Each of the next round of fixtures will be televised and will have a video referee.
It should therefore be a quick process, whenever a try is scored, to check back (from the previous play-the-ball or receipt of possession) that no clear and obvious forward pass has occurred. If one had been, the try should be chalked off.
Given that every play-the-ball can potentially lead to a try, it would stop this injustice at a stroke.
Peter Moseley, Stockport
GOOD IDEA, GARRY
In Garry Schofield ‘s column last week (Pulling No Punches, Aug 17th) I saw that the World Cup might have to be put back twelve months.
I do not think that is a bad idea.

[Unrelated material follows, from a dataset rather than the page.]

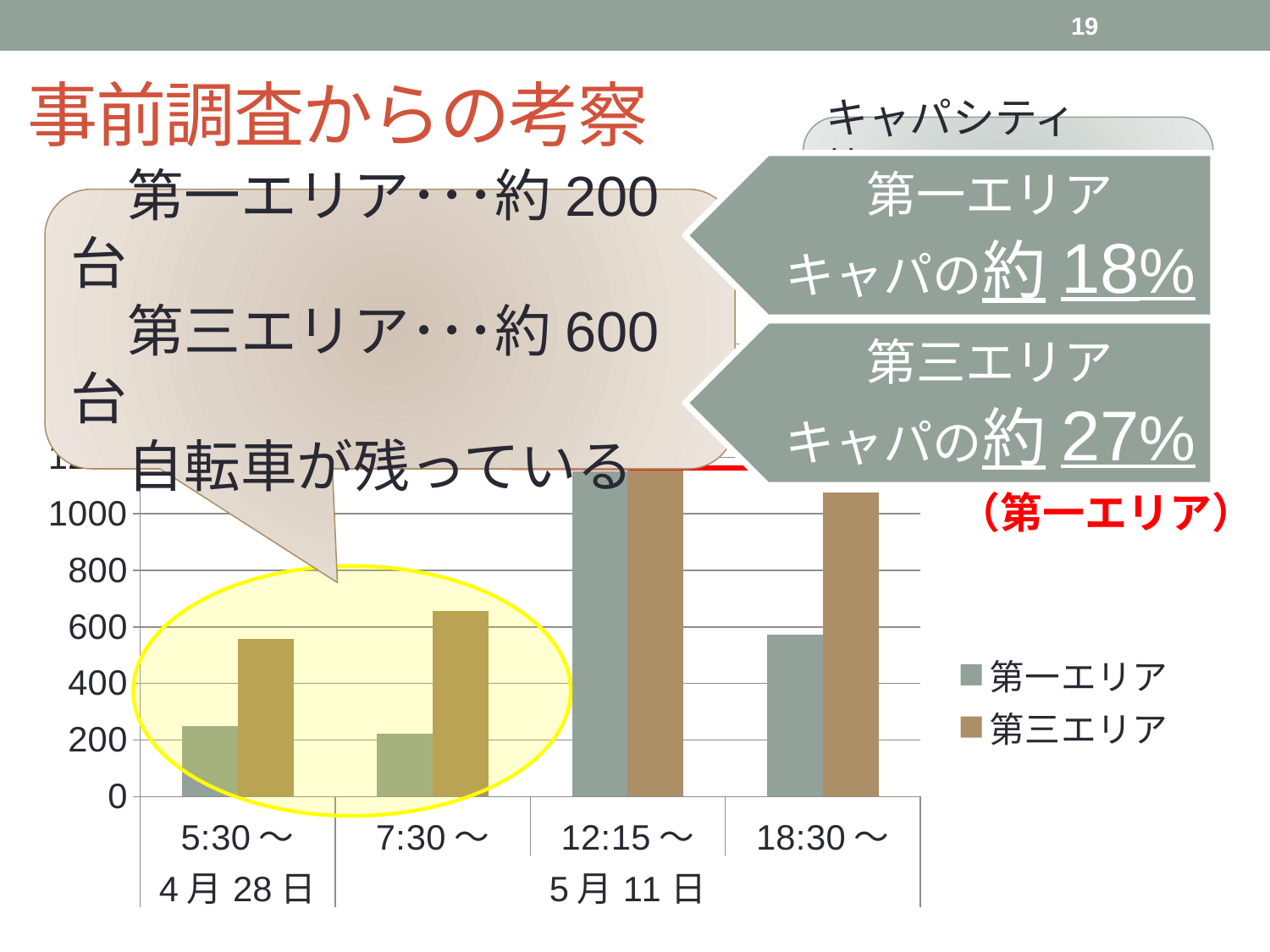
Is the value for 第三エリア at 7:30～ greater or less than 600? greater How many series does the chart legend list? 2 Is the value for 第一エリア at 5:30～ greater or less than 200? greater How many time categories are shown on the x axis of the chart? 4 Does the 第三エリア value rise or fall from 5:30～ to 12:15～? rise At 18:30～, which series has the larger value, 第一エリア or 第三エリア? 第三エリア Is the value for 第三エリア at 18:30～ greater or less than 1000? greater At which time category is the 第三エリア value highest? 12:15～ Which two series are listed in the chart legend? 第一エリア and 第三エリア What kind of chart is shown on the slide? bar chart For 第一エリア, which is larger, the value at 12:15～ or the value at 18:30～? 12:15～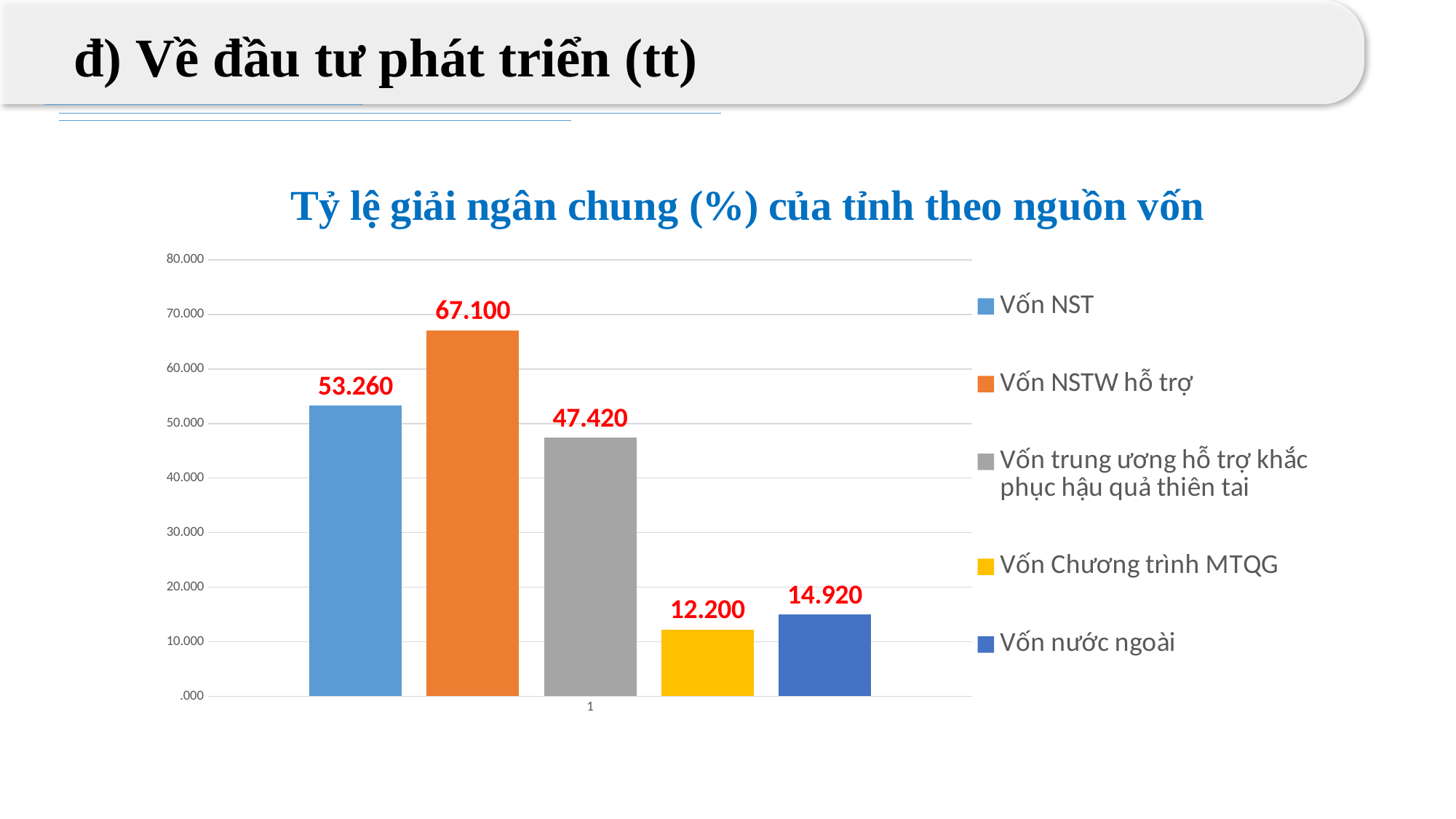
How many series does the legend list? 5 What kind of chart is shown on the slide? Bar chart What is the difference between the values for Vốn nước ngoài and Vốn Chương trình MTQG? 2.720 What is the value for Vốn nước ngoài? 14.920 What is the value for Vốn Chương trình MTQG? 12.200 What is the difference between the values for Vốn NSTW hỗ trợ and Vốn NST? 13.840 What is the value for Vốn NSTW hỗ trợ? 67.100 What is the title of the chart? Tỷ lệ giải ngân chung (%) của tỉnh theo nguồn vốn Which funding source has the lowest value? Vốn Chương trình MTQG Which funding source has the highest value? Vốn NSTW hỗ trợ What is the value for Vốn NST? 53.260 Which is larger, the value for Vốn NST or the value for Vốn trung ương hỗ trợ khắc phục hậu quả thiên tai? Vốn NST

It will give supporters and clubs more time to prepare after this setback.
Molly Evans, Monmouth
CHALLENGE CUP IGNORED
This is an email I sent on 22 August to Garry Richardson, Radio 4’s main sports newscaster on the influential ‘Today’ programme.
“Dear Garry, thank you for all you have done for Rugby League in the past but even you ignore it now. There is no hope left.
“You are forced by the equality police to cover sports that literally NO ONE is interested in, like women’s golf. I feel sorry for you.
“Evidence, no mention of the Challenge Cup game today LIVE on BBC1 between Wakefield and Catalan. Extraordinary!
“I have detailed your, and your colleagues’ many references in the past to Rugby Union as ‘rugby’, ignoring the existence of rugby league.
“Add to that Justin Webb’s irritating obsession with Union, and League is now well and truly dead on Radio 4.
“Thanks again for your past enthusiasm for League, Garry.
“RIP Rugby League.”
I wonder what your readers think, and whether a campaign to stop this happening is worth launching. Rugby League will not get a look-in if this equality madness on the BBC continues.
Sports should be judged on their popularity and importance locally, not on gender.